Ce type avait un nom de marionnette. Un mixte de Pinocchio et de Triboulet, le bouffon de François Ier. En plus, il se prénommait Auguste ! Dans ses uniformes d’apparat, sous la casquette et les lunettes noires (pourquoi les dictateurs aiment-ils tant les lunettes noires ?) on aurait pu le prendre pour un général d’opérette, échappé de la Grande-Duchesse de Gerolstein. Mais, si Pinochet était bien un bouffon, c’était un bouffon sanglant. S’il était bien une marionnette, c’était une marionnette criminelle et tortionnaire.

Augusto Pinochet est mort, à 91 ans. Qu’il grille en enfer !

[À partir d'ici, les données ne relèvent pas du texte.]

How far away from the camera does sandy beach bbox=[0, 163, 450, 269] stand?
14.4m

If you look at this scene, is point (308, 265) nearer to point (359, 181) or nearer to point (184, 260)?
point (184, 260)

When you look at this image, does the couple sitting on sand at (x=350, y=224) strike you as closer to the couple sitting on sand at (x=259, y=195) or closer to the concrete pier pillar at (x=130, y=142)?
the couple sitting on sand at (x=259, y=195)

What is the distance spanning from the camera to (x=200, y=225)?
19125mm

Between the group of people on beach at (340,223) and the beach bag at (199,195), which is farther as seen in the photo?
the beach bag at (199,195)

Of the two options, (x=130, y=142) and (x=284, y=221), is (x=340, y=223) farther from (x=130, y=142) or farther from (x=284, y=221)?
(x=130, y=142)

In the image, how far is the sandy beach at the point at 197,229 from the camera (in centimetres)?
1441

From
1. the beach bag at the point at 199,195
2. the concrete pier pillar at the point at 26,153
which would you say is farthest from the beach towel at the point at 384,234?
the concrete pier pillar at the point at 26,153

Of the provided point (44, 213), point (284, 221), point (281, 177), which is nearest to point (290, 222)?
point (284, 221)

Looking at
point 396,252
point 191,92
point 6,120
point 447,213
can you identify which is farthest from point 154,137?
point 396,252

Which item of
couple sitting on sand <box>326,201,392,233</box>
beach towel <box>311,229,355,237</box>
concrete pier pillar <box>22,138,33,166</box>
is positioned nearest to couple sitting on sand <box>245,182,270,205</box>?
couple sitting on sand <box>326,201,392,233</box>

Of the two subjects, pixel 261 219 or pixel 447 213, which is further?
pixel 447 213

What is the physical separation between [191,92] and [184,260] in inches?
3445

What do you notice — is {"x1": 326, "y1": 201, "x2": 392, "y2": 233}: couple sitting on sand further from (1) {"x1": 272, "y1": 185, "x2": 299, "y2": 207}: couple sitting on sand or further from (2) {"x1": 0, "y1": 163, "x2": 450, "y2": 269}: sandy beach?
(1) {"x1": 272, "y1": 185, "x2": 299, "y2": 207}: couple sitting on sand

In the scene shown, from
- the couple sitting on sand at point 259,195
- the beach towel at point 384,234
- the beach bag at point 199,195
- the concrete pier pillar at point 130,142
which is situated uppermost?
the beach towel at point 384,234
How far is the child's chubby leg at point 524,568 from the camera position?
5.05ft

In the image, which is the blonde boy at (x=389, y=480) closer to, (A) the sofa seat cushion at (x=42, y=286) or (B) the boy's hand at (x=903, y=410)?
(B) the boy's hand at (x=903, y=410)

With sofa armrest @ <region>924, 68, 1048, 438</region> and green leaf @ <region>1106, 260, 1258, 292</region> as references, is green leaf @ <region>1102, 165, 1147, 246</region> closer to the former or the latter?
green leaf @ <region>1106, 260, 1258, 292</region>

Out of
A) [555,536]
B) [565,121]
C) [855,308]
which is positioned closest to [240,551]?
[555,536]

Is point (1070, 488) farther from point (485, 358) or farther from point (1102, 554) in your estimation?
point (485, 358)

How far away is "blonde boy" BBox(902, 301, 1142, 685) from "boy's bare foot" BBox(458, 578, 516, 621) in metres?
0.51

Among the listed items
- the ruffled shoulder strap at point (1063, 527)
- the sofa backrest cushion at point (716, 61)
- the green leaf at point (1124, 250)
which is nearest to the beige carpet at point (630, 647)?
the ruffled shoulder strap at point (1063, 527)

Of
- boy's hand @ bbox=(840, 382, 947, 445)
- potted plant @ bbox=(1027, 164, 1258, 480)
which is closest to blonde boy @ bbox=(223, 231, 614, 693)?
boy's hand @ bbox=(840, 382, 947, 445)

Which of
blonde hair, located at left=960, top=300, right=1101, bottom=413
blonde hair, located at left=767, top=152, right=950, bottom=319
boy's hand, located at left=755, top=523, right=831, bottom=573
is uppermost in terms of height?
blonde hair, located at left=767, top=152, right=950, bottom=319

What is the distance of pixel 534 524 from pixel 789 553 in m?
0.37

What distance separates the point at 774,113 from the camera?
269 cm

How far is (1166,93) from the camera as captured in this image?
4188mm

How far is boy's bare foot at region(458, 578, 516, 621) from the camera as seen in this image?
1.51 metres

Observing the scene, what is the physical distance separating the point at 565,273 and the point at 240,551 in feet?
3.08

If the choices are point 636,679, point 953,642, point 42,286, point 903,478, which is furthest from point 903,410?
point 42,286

Ce salaud emblématique fut le bourreau du peuple chilien, le principal responsable de l’assassinat, de la disparition, de l’emprisonnement et de la torture de milliers d’hommes et de femmes, ses concitoyens ; de l’exil de centaines de milliers d’autres, qui ne doivent la vie sauve qu’au fait d’avoir pu s’échapper à temps. Il est l’étrangleur de la démocratie chilienne qui, en toute régularité, avait choisi de vivre depuis trois ans (1970-1973) une expérience inédite de gouvernement d’unité populaire, sous la présidence du socialiste Salvador Allende, lequel préféra mourir dans son palais assiégé, à son poste, plutôt que de se rendre aux félons. En ce jour où l’ordure galonnée rend son âme noire au diable ­ à supposer qu’il y en ait un, à supposer qu’il en ait eu une ­, c’est d’abord à lui qu’on pense, Allende, ce grand bonhomme, bon homme, qui restera dans l’histoire du Chili et de l’Amérique latine comme un défricheur d’une voie socialiste et démocratique, soucieuse de rendre au peuple sa dignité, la maîtrise de son destin, le contrôle et la jouissance de ses richesses : Salvador Allende, face lumineuse d’un pays martyr dont Pinochet fut la noire figure.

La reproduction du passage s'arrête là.